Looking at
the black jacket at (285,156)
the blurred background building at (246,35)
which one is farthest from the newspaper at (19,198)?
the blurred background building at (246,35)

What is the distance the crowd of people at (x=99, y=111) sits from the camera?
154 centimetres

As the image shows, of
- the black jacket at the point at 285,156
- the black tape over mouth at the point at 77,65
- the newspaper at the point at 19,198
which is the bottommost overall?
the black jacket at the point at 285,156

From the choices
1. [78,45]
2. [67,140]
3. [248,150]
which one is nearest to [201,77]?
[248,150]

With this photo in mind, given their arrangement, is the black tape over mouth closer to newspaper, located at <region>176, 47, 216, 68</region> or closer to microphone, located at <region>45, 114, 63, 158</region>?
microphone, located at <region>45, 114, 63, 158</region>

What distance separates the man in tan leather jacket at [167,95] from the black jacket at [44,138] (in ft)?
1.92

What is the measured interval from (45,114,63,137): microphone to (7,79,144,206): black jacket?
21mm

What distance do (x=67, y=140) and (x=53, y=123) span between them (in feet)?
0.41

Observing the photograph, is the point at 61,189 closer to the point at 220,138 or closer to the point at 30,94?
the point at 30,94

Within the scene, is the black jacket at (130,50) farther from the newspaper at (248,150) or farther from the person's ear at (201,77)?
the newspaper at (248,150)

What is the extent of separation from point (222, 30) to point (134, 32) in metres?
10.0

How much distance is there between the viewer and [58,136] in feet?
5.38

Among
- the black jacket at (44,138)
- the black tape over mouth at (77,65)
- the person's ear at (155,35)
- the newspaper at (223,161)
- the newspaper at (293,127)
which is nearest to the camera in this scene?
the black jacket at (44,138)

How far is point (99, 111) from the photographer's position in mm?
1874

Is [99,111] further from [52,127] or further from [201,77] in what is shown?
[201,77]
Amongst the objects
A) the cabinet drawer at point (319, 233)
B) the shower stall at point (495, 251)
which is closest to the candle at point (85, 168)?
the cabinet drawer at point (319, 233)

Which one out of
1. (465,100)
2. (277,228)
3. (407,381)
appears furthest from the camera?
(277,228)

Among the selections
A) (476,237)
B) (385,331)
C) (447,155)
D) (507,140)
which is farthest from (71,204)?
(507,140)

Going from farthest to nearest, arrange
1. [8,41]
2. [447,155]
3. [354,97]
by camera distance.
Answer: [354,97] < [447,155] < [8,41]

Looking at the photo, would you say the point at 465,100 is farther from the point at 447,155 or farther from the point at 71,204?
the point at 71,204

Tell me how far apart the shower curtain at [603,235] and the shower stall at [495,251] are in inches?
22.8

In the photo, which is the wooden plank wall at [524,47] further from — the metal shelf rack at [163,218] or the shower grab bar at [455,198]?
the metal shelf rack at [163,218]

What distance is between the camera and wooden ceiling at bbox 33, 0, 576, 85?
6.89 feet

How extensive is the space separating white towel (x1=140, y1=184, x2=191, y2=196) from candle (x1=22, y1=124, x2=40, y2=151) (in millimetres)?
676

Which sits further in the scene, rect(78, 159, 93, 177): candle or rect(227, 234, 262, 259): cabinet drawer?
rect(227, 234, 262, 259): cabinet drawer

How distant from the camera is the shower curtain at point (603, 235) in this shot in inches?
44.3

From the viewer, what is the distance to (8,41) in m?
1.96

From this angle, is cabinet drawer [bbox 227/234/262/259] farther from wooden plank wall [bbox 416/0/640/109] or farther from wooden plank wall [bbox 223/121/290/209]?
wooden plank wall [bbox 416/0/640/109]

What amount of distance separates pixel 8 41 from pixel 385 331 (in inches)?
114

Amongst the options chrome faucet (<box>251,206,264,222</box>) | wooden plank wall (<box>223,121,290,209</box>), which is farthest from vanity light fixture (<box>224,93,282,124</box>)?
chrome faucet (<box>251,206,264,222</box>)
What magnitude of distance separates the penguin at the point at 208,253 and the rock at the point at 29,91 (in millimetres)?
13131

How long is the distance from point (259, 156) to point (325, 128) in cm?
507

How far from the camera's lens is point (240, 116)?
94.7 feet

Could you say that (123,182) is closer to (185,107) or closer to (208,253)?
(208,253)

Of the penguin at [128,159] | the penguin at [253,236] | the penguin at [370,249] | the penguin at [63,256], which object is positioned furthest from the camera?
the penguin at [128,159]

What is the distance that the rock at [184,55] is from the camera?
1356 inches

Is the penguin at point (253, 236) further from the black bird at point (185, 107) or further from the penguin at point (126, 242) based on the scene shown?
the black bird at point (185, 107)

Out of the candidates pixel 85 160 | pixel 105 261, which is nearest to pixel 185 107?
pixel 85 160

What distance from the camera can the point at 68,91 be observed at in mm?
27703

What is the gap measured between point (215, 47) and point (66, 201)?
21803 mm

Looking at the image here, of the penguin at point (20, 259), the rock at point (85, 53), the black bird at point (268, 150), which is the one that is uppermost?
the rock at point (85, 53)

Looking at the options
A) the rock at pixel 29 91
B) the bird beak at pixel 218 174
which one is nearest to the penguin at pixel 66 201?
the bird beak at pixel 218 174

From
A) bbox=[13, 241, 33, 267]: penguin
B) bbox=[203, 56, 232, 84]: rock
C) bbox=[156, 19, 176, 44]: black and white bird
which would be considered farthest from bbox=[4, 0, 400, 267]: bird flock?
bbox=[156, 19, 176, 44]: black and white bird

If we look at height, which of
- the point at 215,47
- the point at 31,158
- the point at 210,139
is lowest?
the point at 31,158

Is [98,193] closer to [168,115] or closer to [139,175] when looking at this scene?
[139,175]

__________

◆ The problem: Copy out the records word for word, beginning with the line that contains "From this angle, is" and ending with the line that contains "1356 inches".

◆ Complete answer:
From this angle, is cabinet drawer [bbox 227/234/262/259] farther from wooden plank wall [bbox 416/0/640/109] or farther from wooden plank wall [bbox 223/121/290/209]?
wooden plank wall [bbox 416/0/640/109]

What amount of distance separates pixel 8 41 from pixel 385 331 (in inches)?
114

Amongst the options chrome faucet (<box>251,206,264,222</box>) | wooden plank wall (<box>223,121,290,209</box>), which is farthest from vanity light fixture (<box>224,93,282,124</box>)?
chrome faucet (<box>251,206,264,222</box>)
What magnitude of distance separates the penguin at the point at 208,253 and the rock at the point at 29,91 (in millimetres)?
13131

How long is the distance from point (259, 156) to point (325, 128) in cm?
507

How far from the camera's lens is point (240, 116)?
94.7 feet

Could you say that (123,182) is closer to (185,107) or closer to (208,253)?
(208,253)

Of the penguin at [128,159] | the penguin at [253,236] | the penguin at [370,249] | the penguin at [63,256], which object is positioned furthest from the camera?
the penguin at [128,159]

What is the distance that the rock at [184,55] is from the camera?
1356 inches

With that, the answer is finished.